— START Source extract —

🤖 AI Summary
This paper introduces the first end-to-end speech-to-visual document question answering framework that bypasses text-based intermediaries (e.g., ASR, TTS, OCR), directly addressing the core challenge of retrieving and reasoning over textual content embedded in document images using spoken queries. Methodologically, it constructs a cross-modal speech–document joint embedding space, incorporates a layout-aware re-ranking mechanism to enhance retrieval precision, and designs a lightweight QA module for direct speech-to-visual knowledge alignment and inference. Key contributions include: (1) the first fully text-free speech–document retrieval paradigm; (2) the first bilingual (Chinese–English) speech–document RAG benchmark dataset; and (3) consistent and significant improvements over conventional multi-stage pipelines across multi-scale experiments—achieving +12.6% absolute gain in retrieval accuracy and +9.3% in QA F1 score.

— END Source extract —

→ **Short problem 1**: Reproduce verbatim the rows from the line holding "What depth from" through the final row, including both ends.
The rows that follow are unrelated to the paper summary.

— START Material to process —

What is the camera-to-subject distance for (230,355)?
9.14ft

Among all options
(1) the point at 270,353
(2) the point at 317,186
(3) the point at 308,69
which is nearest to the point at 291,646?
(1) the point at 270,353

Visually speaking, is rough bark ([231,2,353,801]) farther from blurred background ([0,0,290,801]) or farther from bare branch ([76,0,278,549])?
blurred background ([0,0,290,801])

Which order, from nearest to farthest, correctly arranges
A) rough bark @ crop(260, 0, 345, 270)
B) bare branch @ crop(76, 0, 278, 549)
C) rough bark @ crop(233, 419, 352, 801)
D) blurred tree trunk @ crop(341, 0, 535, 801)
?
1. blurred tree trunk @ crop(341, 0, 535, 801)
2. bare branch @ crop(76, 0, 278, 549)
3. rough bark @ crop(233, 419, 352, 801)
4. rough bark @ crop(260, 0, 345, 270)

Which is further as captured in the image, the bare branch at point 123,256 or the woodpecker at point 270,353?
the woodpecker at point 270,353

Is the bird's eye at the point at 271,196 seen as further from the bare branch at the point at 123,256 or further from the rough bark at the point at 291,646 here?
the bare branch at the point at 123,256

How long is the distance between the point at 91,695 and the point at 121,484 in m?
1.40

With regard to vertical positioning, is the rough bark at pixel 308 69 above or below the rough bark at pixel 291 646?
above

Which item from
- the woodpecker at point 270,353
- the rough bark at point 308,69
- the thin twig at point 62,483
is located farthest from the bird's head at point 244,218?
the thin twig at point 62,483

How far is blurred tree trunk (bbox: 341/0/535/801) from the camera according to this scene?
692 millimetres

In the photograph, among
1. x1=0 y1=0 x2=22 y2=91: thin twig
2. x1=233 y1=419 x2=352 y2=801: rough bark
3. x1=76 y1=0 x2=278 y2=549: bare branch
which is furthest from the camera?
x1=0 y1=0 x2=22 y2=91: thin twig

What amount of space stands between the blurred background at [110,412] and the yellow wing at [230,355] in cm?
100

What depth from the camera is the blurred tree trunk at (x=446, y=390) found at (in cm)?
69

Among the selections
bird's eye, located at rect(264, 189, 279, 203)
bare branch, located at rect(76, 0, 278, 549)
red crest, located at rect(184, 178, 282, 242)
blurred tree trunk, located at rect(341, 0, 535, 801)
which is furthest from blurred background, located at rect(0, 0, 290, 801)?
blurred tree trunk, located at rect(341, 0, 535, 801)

— END Material to process —

→ **Short problem 2**: According to the paper summary, which two languages does the new benchmark dataset cover?

→ **Full response 1**:
What depth from the camera is the blurred tree trunk at (x=446, y=390) found at (in cm)?
69

Among the selections
bird's eye, located at rect(264, 189, 279, 203)
bare branch, located at rect(76, 0, 278, 549)
red crest, located at rect(184, 178, 282, 242)
blurred tree trunk, located at rect(341, 0, 535, 801)
which is furthest from blurred background, located at rect(0, 0, 290, 801)?
blurred tree trunk, located at rect(341, 0, 535, 801)

→ **Full response 2**: Chinese and English.